## [Goals]
- a) In the FileSystemWatcher question, revise the stretch from "I'm new the" through "public void folderWatch()" so that "folderWatch" reads "watchFolder".
- b) Condense the paragraph of the FileSystemWatcher question that begins "I'm new the c#", keeping its main facts.

## [Selected extract]
○ ○ ○ ○ ○

4

I'm new the c# and am writing a program that will monitor a folder for .xml files using fileSystemWatcher being called from a method called folderWatch . The .xml files contain an email address and a path to a image which once read will be emailed. The code I have works fine if I add only a few xml's at a time however when I trying to dump a large number into the folder fileSystemWatcher is not processing all of them. Please help point me in the right direction.

private System.IO.FileSystemWatcher m_Watcher;
public string folderMonitorPath = Properties.Settings.Default.monitorFolder;

    public void folderWatch()
    {
        if(folderMonitorPath != "")
        {
            m_Watcher = new System.IO.FileSystemWatcher();
            m_Watcher.Filter = "*.xml*";
            m_Watcher.Path = folderMonitorPath;
            m_Watcher.NotifyFilter = NotifyFilters.LastAccess | NotifyFilters.LastWrite
                                     | NotifyFilters.FileName | NotifyFilters.DirectoryName;
            m_Watcher.Created += new FileSystemEventHandler(OnChanged);
            m_Watcher.EnableRaisingEvents = true;
        }
    }

    public void OnChanged(object sender, FileSystemEventArgs e)
    {
        displayText("File Added " + e.FullPath);
        xmlRead(e.FullPath);
    }

read xml

    public void xmlRead(string path)
    {

        XDocument document = XDocument.Load(path);
        var photo_information = from r in document.Descendants("photo_information")
                                select new
                                {
                                    user_data = r.Element("user_data").Value,
                                    photos = r.Element("photos").Element("photo").Value,
                                };
        foreach (var r in photo_information)
        {
            if (r.user_data != "")
            {
                var attachmentFilename = folderMonitorPath + @"\" + r.photos;
                displayText("new user data " + r.user_data);
                displayText("attemting to send mail");
                sendemail(r.user_data, attachmentFilename);
            }
            else
            {
                displayText("no user data moving to next file");
            }
        }

send mail

public void sendemail(string email, string attachmentFilename)
    {
        //myTimer.Stop();

            MailMessage mail = new MailMessage();
            SmtpClient SmtpServer = new SmtpClient(smtpClient);

            mail.From = new MailAddress(mailFrom);
            mail.To.Add(email);
            mail.Subject = "test";
            mail.Body = "text";

            SmtpServer.Port = smtpPort;
        SmtpServer.Credentials = new System.Net.NetworkCredential("username", "password");
        SmtpServer.EnableSsl = true;
        // SmtpServer.UseDefaultCredentials = true;

        if (attachmentFilename != null)

○ ○ ○ ○ ○

## [Supplied data]

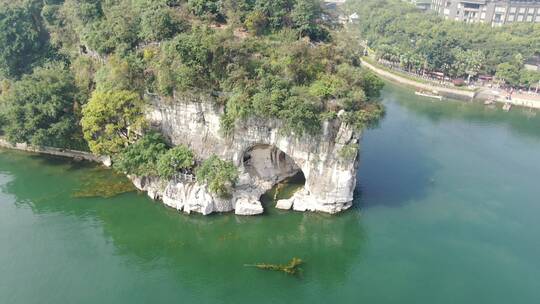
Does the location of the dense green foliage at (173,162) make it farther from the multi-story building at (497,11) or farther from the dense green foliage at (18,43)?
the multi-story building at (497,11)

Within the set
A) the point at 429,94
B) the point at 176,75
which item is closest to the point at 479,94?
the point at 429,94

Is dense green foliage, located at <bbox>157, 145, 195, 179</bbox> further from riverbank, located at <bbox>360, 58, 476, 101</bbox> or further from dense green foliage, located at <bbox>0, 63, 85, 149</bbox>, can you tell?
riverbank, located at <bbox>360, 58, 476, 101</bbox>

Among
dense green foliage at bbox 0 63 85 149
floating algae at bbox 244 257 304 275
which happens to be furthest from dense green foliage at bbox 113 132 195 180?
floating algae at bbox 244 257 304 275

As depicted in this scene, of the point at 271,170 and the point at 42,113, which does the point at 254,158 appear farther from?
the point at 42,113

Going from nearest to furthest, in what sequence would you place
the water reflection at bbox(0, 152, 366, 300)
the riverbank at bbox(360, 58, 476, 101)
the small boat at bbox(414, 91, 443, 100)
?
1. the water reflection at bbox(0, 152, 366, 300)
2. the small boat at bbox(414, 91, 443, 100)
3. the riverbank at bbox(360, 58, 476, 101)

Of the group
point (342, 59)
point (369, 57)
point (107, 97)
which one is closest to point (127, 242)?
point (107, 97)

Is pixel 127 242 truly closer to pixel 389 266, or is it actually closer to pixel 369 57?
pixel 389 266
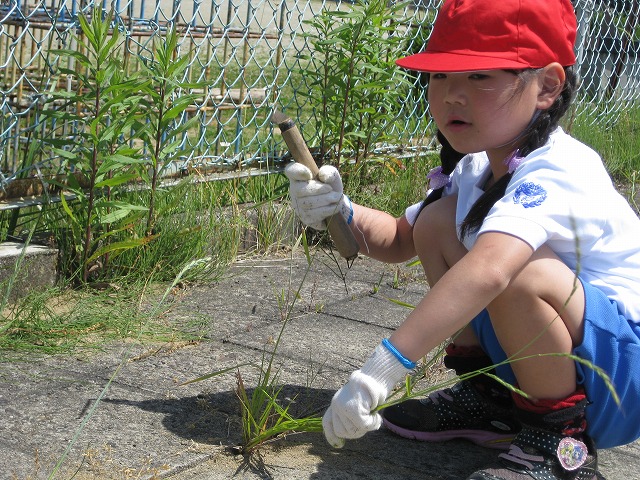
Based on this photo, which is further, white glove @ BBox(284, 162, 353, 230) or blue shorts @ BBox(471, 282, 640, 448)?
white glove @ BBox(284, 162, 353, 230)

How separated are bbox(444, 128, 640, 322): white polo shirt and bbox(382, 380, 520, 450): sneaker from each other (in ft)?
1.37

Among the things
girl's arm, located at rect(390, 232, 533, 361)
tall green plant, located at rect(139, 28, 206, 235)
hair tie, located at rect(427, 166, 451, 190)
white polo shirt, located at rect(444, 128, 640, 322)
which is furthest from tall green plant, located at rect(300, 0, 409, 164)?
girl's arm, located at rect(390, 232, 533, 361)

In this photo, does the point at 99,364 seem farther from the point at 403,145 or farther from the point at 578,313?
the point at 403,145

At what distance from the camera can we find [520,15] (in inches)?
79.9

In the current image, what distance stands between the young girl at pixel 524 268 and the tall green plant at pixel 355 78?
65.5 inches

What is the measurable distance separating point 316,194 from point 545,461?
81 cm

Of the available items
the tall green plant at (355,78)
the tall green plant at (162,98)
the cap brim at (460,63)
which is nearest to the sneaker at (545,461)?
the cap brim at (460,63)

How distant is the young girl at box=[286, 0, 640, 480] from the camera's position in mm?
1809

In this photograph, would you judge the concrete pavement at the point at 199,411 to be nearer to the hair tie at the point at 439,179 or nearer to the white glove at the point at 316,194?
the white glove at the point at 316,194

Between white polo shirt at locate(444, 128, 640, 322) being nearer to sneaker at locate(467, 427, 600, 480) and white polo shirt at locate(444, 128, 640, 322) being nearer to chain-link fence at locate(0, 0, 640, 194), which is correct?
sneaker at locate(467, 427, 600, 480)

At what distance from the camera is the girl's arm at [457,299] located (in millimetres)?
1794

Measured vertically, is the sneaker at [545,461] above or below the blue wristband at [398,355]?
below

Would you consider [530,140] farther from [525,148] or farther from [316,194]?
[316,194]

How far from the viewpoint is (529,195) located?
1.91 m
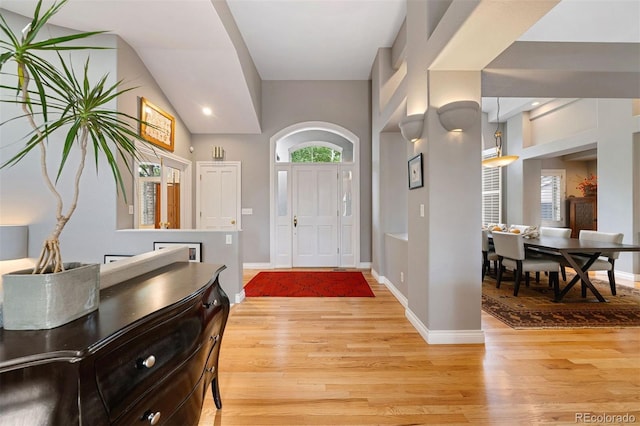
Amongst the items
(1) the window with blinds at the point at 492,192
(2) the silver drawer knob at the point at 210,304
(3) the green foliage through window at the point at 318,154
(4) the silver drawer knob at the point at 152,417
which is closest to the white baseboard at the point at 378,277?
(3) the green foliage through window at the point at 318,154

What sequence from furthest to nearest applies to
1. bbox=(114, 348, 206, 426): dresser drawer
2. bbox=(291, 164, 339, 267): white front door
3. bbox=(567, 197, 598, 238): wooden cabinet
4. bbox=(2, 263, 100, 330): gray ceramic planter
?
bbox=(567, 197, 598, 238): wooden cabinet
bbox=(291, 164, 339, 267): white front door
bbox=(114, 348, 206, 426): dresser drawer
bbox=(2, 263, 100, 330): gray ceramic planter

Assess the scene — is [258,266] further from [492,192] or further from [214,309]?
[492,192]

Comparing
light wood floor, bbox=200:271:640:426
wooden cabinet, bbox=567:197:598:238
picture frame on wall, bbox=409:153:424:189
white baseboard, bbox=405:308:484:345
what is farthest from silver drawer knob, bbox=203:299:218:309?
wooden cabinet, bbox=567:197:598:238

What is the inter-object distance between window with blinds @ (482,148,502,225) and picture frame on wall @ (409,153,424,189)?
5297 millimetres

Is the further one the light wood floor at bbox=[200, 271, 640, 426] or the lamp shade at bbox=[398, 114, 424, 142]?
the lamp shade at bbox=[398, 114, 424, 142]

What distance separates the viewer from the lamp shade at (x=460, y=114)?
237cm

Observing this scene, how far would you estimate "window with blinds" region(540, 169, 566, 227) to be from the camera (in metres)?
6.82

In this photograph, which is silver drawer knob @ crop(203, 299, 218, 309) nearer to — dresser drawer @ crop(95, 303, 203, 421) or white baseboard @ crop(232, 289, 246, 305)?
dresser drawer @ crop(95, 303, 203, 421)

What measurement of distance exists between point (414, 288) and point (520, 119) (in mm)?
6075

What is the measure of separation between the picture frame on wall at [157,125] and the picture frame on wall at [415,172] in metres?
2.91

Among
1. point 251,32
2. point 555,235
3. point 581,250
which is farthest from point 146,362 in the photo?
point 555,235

○ ○ ○ ○ ○

## [Written responses]
- a)
I'm new the c# and am writing a program that will monitor a folder for .xml files using fileSystemWatcher being called from a method called watchFolder . The .xml files contain an email address and a path to a image which once read will be emailed. The code I have works fine if I add only a few xml's at a time however when I trying to dump a large number into the folder fileSystemWatcher is not processing all of them. Please help point me in the right direction.

private System.IO.FileSystemWatcher m_Watcher;
public string folderMonitorPath = Properties.Settings.Default.monitorFolder;

    public void watchFolder()

- b) A C# beginner's program uses fileSystemWatcher, called from a method named folderWatch, to monitor a folder for .xml files. Each file holds an email address and an image path, and the image is then emailed. This works when only a few files are added at a time. When many are dropped into the folder at once, fileSystemWatcher does not process all of them. The writer asks for a pointer in the right direction.